La fiscal federal Soledad García, quien lleva adelante la investigación, fue clara al advertir que los siete casos que hoy integran el expediente podrían ser solo la punta del ovillo. «No tenemos forma, por ahora, de reducir o establecer la cantidad de hechos de manera fehaciente. En ese período (1968-1980) entendemos que podría haber más personas en esta situación», explicó la funcionaria en declaraciones a Somos Rosario.
Por este motivo, desde el Ministerio Público Fiscal instaron a que todas aquellas personas que tengan dudas sobre su identidad, hayan nacido en esos años y sospechen de irregularidades, se pongan en contacto con las autoridades.
¿Dónde acudir? Los interesados pueden dirigirse personalmente a la sede de la Fiscalía Federal, ubicada en Mitre 621.

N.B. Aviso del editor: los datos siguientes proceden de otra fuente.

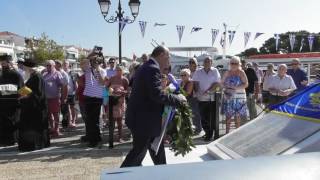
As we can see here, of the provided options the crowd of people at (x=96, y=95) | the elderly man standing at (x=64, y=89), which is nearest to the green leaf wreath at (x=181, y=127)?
the crowd of people at (x=96, y=95)

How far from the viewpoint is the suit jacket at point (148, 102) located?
4805 mm

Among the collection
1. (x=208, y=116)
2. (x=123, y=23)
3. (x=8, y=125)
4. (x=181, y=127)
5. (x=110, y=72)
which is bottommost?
(x=8, y=125)

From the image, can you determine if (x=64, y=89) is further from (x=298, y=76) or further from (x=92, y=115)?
(x=298, y=76)

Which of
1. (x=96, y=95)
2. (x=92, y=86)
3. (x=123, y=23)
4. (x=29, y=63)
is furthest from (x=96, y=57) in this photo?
(x=123, y=23)

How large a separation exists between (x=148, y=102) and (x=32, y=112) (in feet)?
13.3

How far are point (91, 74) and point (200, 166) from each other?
6.53 metres

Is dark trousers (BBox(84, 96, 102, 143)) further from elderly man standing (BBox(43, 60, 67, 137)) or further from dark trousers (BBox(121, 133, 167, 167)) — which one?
dark trousers (BBox(121, 133, 167, 167))

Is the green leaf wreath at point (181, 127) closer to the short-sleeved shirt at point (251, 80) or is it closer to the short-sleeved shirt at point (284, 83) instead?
the short-sleeved shirt at point (284, 83)

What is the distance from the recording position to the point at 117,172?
235 centimetres

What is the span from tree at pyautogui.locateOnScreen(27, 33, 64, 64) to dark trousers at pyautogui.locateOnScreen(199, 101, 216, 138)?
51.2 meters

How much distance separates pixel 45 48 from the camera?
2426 inches

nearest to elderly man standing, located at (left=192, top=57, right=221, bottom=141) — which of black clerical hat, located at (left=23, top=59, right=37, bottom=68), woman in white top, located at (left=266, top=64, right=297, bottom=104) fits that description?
woman in white top, located at (left=266, top=64, right=297, bottom=104)

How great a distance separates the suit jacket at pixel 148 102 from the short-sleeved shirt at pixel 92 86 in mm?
3768

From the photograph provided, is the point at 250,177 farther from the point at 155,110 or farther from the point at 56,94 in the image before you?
the point at 56,94
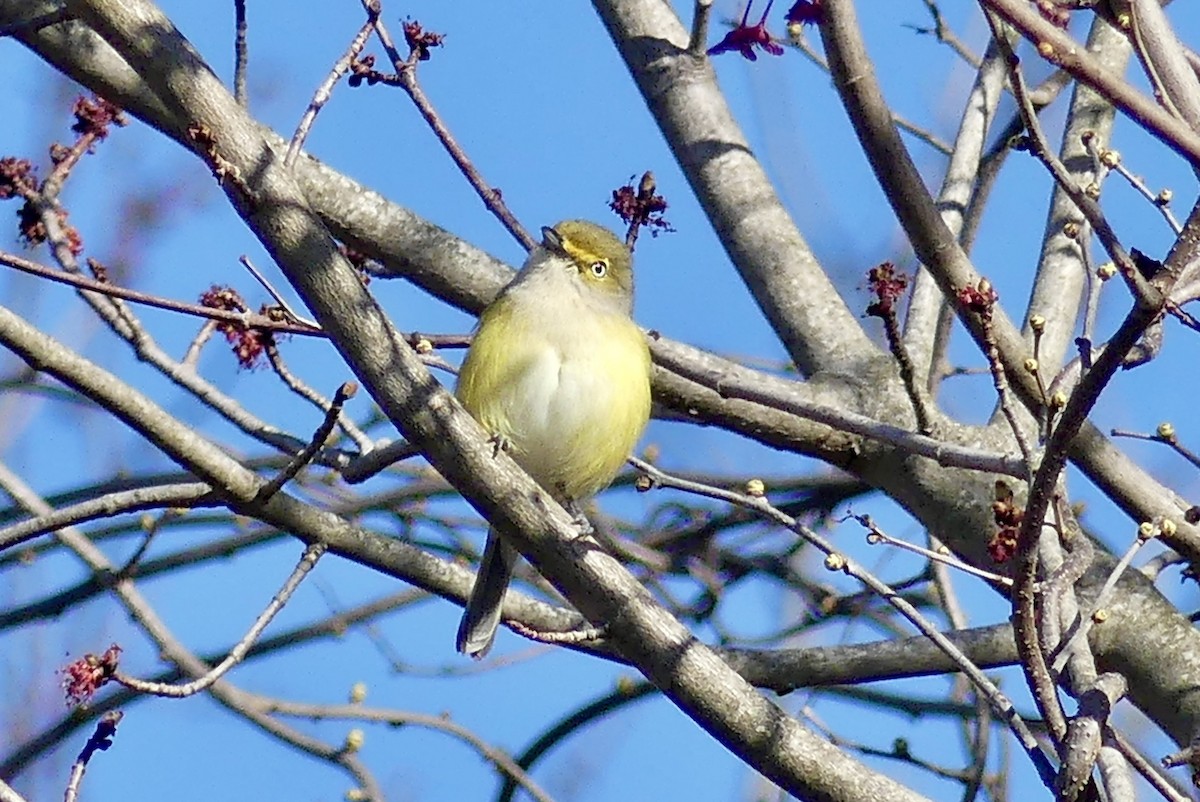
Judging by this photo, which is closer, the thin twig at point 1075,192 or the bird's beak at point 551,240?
the thin twig at point 1075,192

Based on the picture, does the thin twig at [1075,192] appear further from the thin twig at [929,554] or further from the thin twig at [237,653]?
the thin twig at [237,653]

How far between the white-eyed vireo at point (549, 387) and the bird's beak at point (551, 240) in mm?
251

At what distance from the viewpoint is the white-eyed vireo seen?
440cm

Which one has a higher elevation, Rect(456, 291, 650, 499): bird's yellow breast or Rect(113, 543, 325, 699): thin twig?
Rect(456, 291, 650, 499): bird's yellow breast

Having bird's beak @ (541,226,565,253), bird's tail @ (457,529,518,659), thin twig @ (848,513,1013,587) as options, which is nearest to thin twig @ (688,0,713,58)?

Atención especializada: Allí serán recibidos y asesorados por la Unidad de Víctimas, tanto si buscan orientación para iniciar una búsqueda personal como si tienen datos de interés para sumar a la causa de la partera.
El poder de agruparse
El llamado de la Justicia cobra especial relevancia al observar cómo se originó esta causa histórica. Según detalló la fiscal, el expediente no surgió por una investigación de oficio, sino por el empuje de quienes buscaban su verdad: «Comenzó uno de ellos a hacer la primera denuncia (que tramitó por el código viejo). Luego, entre ellos, que tienen sus búsquedas personales, han ido tomando contacto. Ante la información de que se podía acudir a la Justicia Federal, otras seis personas denunciaron a la misma partera». El elemento en común que los unía a todos era, precisamente, esta mujer.
El modus operandi y una sospecha atroz
La imputada, que hoy tiene 88 años y se abstuvo de declarar en la audiencia, trabajaba en el Hospital Roque Sáenz Peña. Si bien la Fiscalía aclaró que la institución no está directamente involucrada, era el lugar desde donde la mujer lograba tener acceso a embarazadas vulnerables y hacerse de documentación en blanco que luego falsificaba para entregar a los bebés a cambio de dinero.
Los delitos que se le imputan —supresión de identidad y falsificación ideológica— son considerados en curso, por lo que a pesar de haber pasado más de 50 años, la acción penal no está prescripta.
El caso guarda, además, una arista escalofriante sobre el propio círculo íntimo de la acusada: la Fiscalía solicitó la extracción compulsiva de ADN a la propia hija de la imputada. «Tenemos que determinar si también se apropió de su hija. Es algo a confirmar que solicitamos en la audiencia», concluyó García.